2) Workaround stated above in the release notes using PowerCLI, While changing the maxProxySwitchPorts with PowerCLI does work, it's a pain. 

3) Using the NGC (next gen web client).  We found the workaround to be setting the "Default max number of ports per host" via the NGC and this does persist between reboots. We tested this on a host that we rebooted and it did come up with 1024 ports. 



The credit for this goes to my members, Jacob RossJoe Keegan.


Wednesday, July 3, 2013

vSphere 5.1 Update1 PSOD Fix Build

VMware released 5.1U1 on April 25th with Build 1065491.  There were some critical bugs identified and fixed, so if you are using 5.1U1 with Intel Processors, you may want to use build 1117900, which came out May 22nd.  This build fixes some bugs about occasional PSOD (purple screen of death) related Flex Priority in Intel processors (part of the VT featureset).  

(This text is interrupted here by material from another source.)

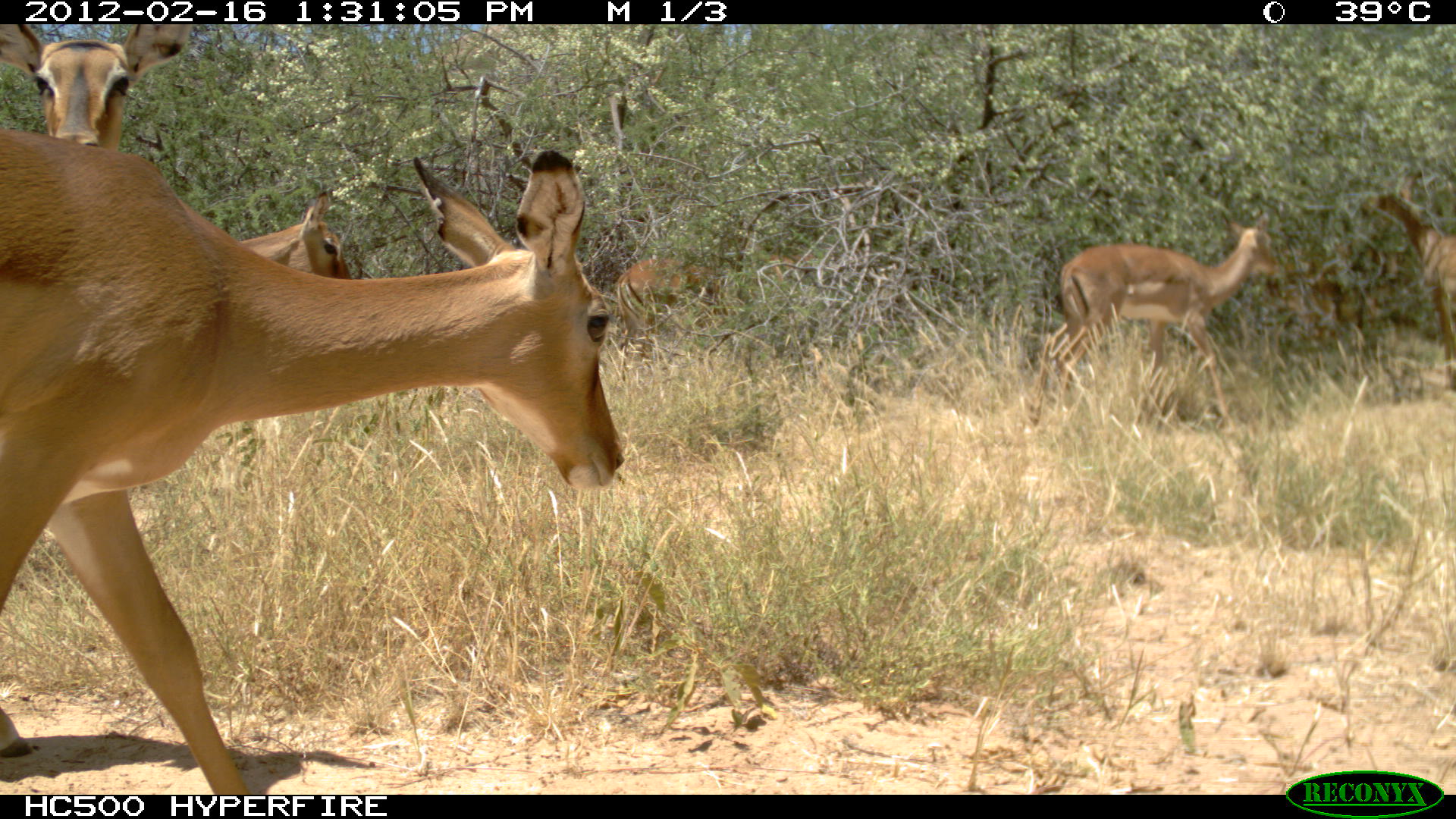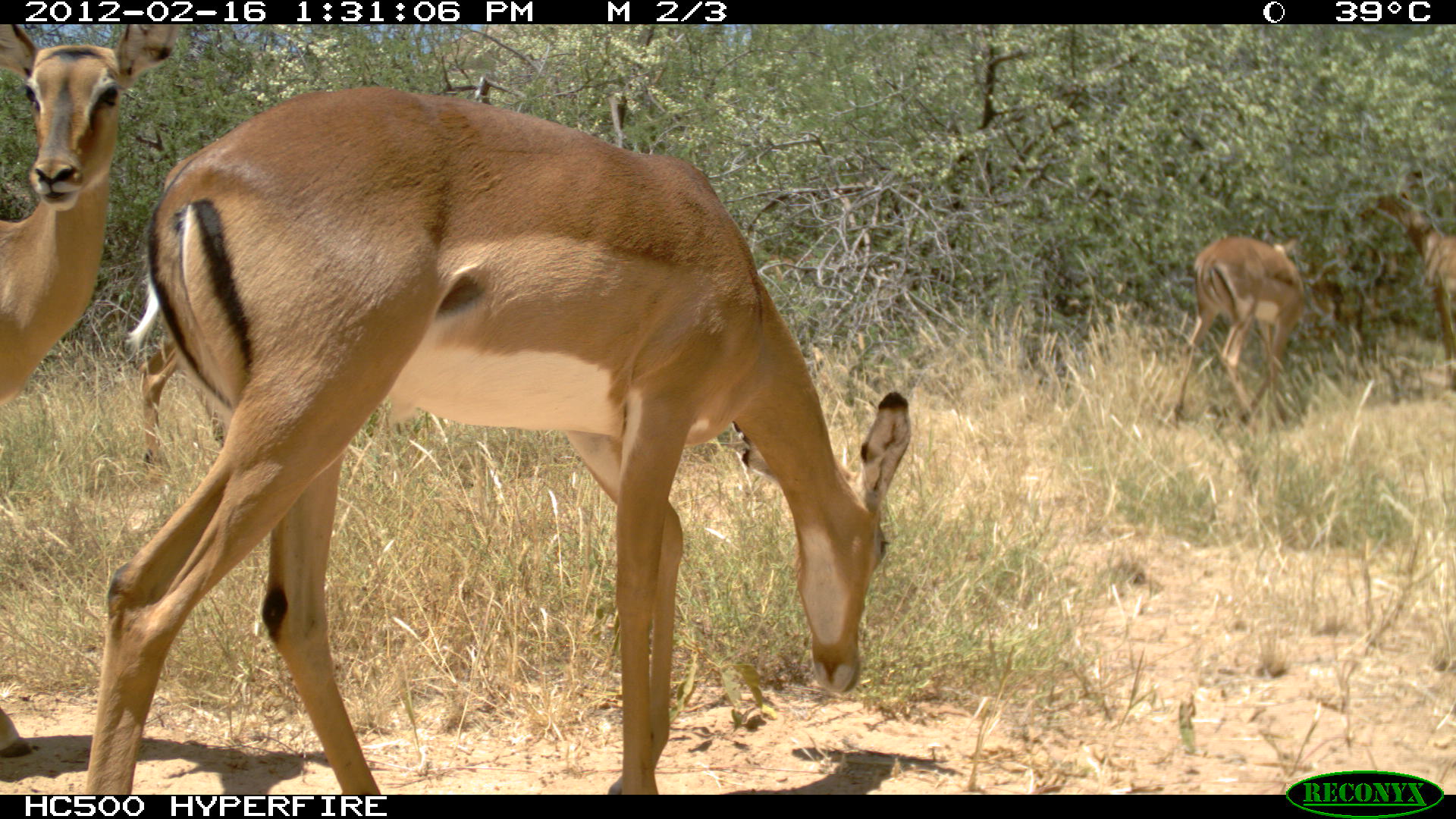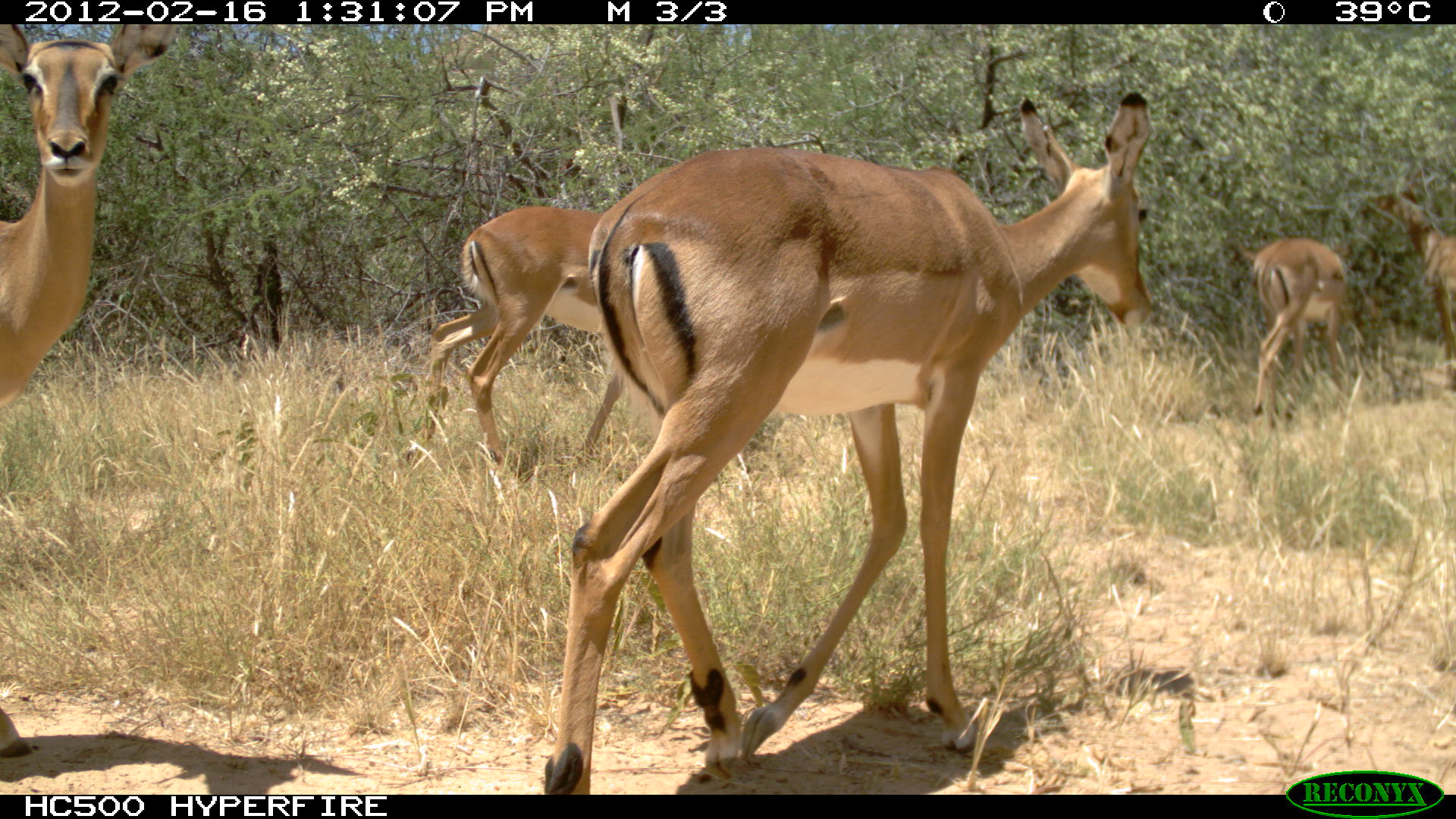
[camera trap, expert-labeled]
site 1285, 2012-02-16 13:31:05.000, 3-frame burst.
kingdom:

Here is the Build KB http://kb.vmware.com/selfservice/microsites/search.do?language=en_US&cmd=displayKC&externalId=2051207

Download the Build http://www.vmware.com/patchmgr/findPatch.portal?product=ESXi+(Embedded+and+Installable)&version=121

Tuesday, July 2, 2013

Storage IOPS Planning

 

The limit on the VNX is the Storage Processors.  Utilizing the aggressive numbers is likely to see significant impact to the workloads.

Array Conservative Typical Aggressive
VNX7500 60,000 80,0000 100,000
S200 Isilon 8,000 (per node) 10,000 12,000

Thursday, May 9, 2013

New performance and optimizations guides for Cloud and vSphere

vCloud
http://www.vmware.com/files/pdf/techpaper/VMware-vCloud-Director51-Perf.pdf
vSphere
http://www.vmware.com/pdf/Perf_Best_Practices_vSphere5.1.pdf

Getting your memory savings back on with ESXi and small memory pages

Many other VCDX's have posted all the technical details about this before, so this isn't revolutionary, but back in the day's of 32 bit OS's their memory was stored in small 4k pages on the ESXi host.  TPS was great at comparing and colapsing these and generating huge memory savings, typically about 30%.  Now with modern 64 bit OS's, this memory is stored in large 2MB pages by default.  The reason for the large pages is some performance enhancement, and i'm sure in a highly CPU/Memory latency sensitive environment there is some benefit.  However, in every environmnet I've ever worked in, the bottleneck is qty of memory and disk I/O.  TPS does begin to break down the large pages into smaller pages when the system is in the last 6% of memory available, before it starts to swap, this is great, but usually, it's too late to really matter.  I recommend disabling the large pages, and therefore having ESXi store it in the smaller blocks.  You can force this to happen by changing a property on ESXi on the host under advanced "mem" called Mem.AllocGuestLargePage and change it from 1 = large pages enabled to 0 = large pages disabled.  After you reboot the host, your VM's should begin to use the smaller pages and almost immediately begin saving your memory with TPS.

Friday, April 26, 2013

vDS port limits

Mnaging the maximum number of ports you can have on a distributed switch has always been difficult for those of us running large clouds.  It appears that with vSphere 5.1 that limit has mostly been removed.  In vSphere 4.0 the limit was 4,096, in 4.1, it was 8,192 but could be modified with PowerCLI to 20,000.  As of vSphere 5.0 the limit was 30k, now in 5.1 that limit is 60k.  However today we discovered the limit in the database is actually 2,147,483,647 (2.1Billion).  I guess I won't have to worry about those errors anymore...

Monday, March 11, 2013

Datastore connectivity issues

We have a shared datastore to provide global catalogs to our various ORG's in the vCloud.  For whatever reason several ESX hosts across mulitple clusters were reporting APD (all path's down) when trying to connect to this VNX NFS Export.  After putting those hosts into maintenance mode, everything seemed happy again.   We did quite a bit of digging, it turned out all servers had the same patch level, the NFS export seemed properly configured, we were stumped.  Looking on the Nexus 7k, we saw that one of the ports in the VNX portchannel had a low Rx Power -11.30 dBm, and 75414 CRC errors on RX.  Once we replaced the SFP & Fiber Optic Cable, everything is happy again.